• Petunjuk Tugas
1. Salin bagian kutipan tentang program biogas BIRU, dari "Karena potensi dilapangkan" sampai dengan "desa itu sendiri.".
2. Teruskan kutipan tentang program biogas BIRU, mulai setelah kalimat terakhir yang ditampilkan.

• Kutipan Terpilih
----------------------------------------

Tahun depan misalkan, lanjut Dadan, ada kemungkinan Kementerian ESDM kembali mengusulkan dana APBN untuk menjalankan program BIRU melalui dana alokasi khusus. Sebagian dimungkinkan program BIRU ini digunakan program alokasi khusus.
Jadi persiapannya sudah dilakukan untuk mencapai target yang sudah disampaikan oleh Pemerintah dan stakeholder.
Karena potensi dilapangkan masih tetap besar. Lantas apakah Dana Desa dapat digunakan untuk Biogas komunal ?
Menurut Dadan, pertanyaan ini lebih cocok dilayangkan kepada Kementerian Dalam Negeri (Kemendagri). Meski begitu, Dadan menjelaskan, Dana Desa itu dapat dieksekusi untuk kepentingan desa itu sendiri.
“Setahu saya, anggaran-anggaran dana desa itu dieksekusinya oleh desa secara langsung meliputi kegiatan-kegiatan fisik yang bisa men-generate kegiatan perekonomian kemudian juga infrastruktur dan ini menurut saya dua-duanya masuk. Menurut logika saya ini (dana desa) bisa dipakai untuk pembangunan biogas, memanfaatkan dana desa yang selama ini ada,” bebernya.
Selain itu, ia mengungkapkan kendala program bio gas setelah 10 tahun berjalan, dan sudah berjalan di beberapa pulau di Indonesia di antaranya, Sumatera, Jawa, ke wilayah Indonesia timur, Sulawesi.
Mekanisme Pendanaan
Dadan menyatakan, sudah ada beberapa contoh dan tidak semuanya berjalan sukses, melainkan hal ini sangat dipengaruhi oleh berbagai macam kendala salah satunya yakni mekanisme pendanaan.
Menurutnya, mekanisme pendanaan ini perlu dicari cara yang paling optimal agar pembangunan BIRU dapat memberikan manfaat untuk desa.
“Kita pernah membangun dengan dana 100% anggaran APBN. Nah, itu kecepatan rusaknya lebih tinggi, lebih cepat ketimbang membangun dengan menggunakan dana dari masyarakat sendiri,” terang Dadan.
Itulah mengapa sebab pembangunan BIRU mestinya menggunakan dana desa. Dadan mengatakan, jika dibangun sendiri menggunakan dana dari masyarakat anggaranya sangat terbatas, sehingga dicarilah titik keseimbangan terhadap pembangunan biogas tersebut.
Tantangan pembangunan biogas yang paling utama ini tentunya di setiap daerah itu berbeda-beda. Harus memastikan betul-betul mekanisme pendanaan yang paling cocok untuk daerah tersebut, sehingga memastikan masyarakat tertarik untuk membangunnya dan yang paling terpenting masyarakat dapat merawatnya.
Sementara, Direktur Eksekutif Yayasan Rumah Energi (YRE), Rebekka S. Angelyn, mengatakan, pihaknya melihat pembangunan Biogas ini harus efisien dan dapat dikelola dengan baik oleh masyarakat.

----------------------------------------

Catatan pertanyaan spasial
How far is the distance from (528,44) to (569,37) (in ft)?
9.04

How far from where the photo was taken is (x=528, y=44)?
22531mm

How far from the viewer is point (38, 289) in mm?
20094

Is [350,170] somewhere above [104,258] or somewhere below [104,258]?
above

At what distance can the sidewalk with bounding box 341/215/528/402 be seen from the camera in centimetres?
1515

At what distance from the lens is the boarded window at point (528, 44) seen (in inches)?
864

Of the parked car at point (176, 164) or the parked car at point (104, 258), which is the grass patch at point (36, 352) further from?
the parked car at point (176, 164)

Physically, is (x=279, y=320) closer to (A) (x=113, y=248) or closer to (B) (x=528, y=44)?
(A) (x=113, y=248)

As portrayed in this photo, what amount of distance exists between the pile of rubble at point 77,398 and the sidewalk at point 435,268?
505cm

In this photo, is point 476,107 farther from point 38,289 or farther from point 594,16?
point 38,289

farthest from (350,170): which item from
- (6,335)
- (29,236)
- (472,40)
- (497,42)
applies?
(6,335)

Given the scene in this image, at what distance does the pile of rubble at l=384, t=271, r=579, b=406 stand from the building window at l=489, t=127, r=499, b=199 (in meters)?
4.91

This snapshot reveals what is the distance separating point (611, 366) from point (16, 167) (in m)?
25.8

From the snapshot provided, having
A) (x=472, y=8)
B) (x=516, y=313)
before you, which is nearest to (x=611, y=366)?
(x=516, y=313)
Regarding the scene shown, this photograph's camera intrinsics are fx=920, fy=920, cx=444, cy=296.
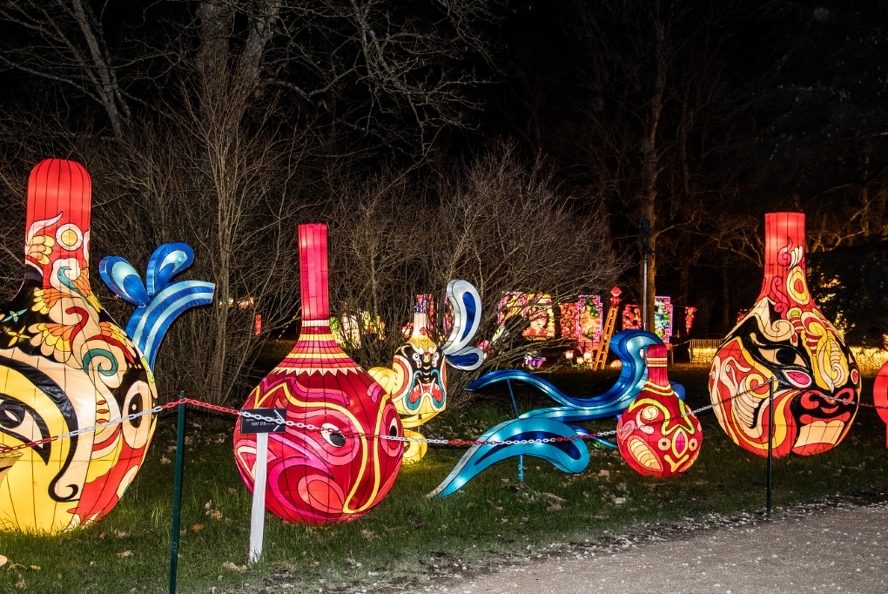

----------------------------------------

• Jawaban Berurutan
1.
Karena potensi dilapangkan masih tetap besar. Lantas apakah Dana Desa dapat digunakan untuk Biogas komunal ?
Menurut Dadan, pertanyaan ini lebih cocok dilayangkan kepada Kementerian Dalam Negeri (Kemendagri). Meski begitu, Dadan menjelaskan, Dana Desa itu dapat dieksekusi untuk kepentingan desa itu sendiri.

2.
“Kita melihat pemanfaat biogas yang paling efisien. Sebenarnya kami pernah mengujicobakan juga biogas dari kotoran hewan untuk hasilkan listrik, akan tetapi untuk dapat menghidupkan genset dengan kapasitas 1.000 Watt saja membutuhkan biogas dengan kapasitas 12 meter kubik (artinya biogas itu harus bisa memproduksi 4 meter kubik gas). Artinya juga jumlah ekor sapi yang dibutuhkan untuk menghidupkan genset dengan kapasitas 1.000 Watt itu sebanyak 13 ekor, dengan catatan bentuk sudah harus komunal,” kata Rebekka.
Ia melanjutkan, jika dilihat sebenarnya pemanfaatan energi yang bersumber dari Biogas ini paling efisien memang digunakan untuk memasak.
Menurutnya terkait dalam pembelajaran selama 10 tahun ini, YRE menyoroti 3 hal utama yakni :
“Pertama, kami bekerja di 14 provinsi di seluruh Indonesia, jadi pola penggunaan biogas itu sangat berbeda antar desa. Kami coba ingin pahami adalah bagaimana semakin banyak orang yang ingin menggunakan biogas, lalu setelah mereka menggunakan biogas, bagaimana pengguna itu bisa terus menggunakan biogas sampai 15-20 tahun,” tuturnya.
Temuan YRE dilapangkan menghasilkan jawabannya yakni dengan meningkatkan nilai ekonomi dari biogas itu sendiri menggunakan produk turunan biogas.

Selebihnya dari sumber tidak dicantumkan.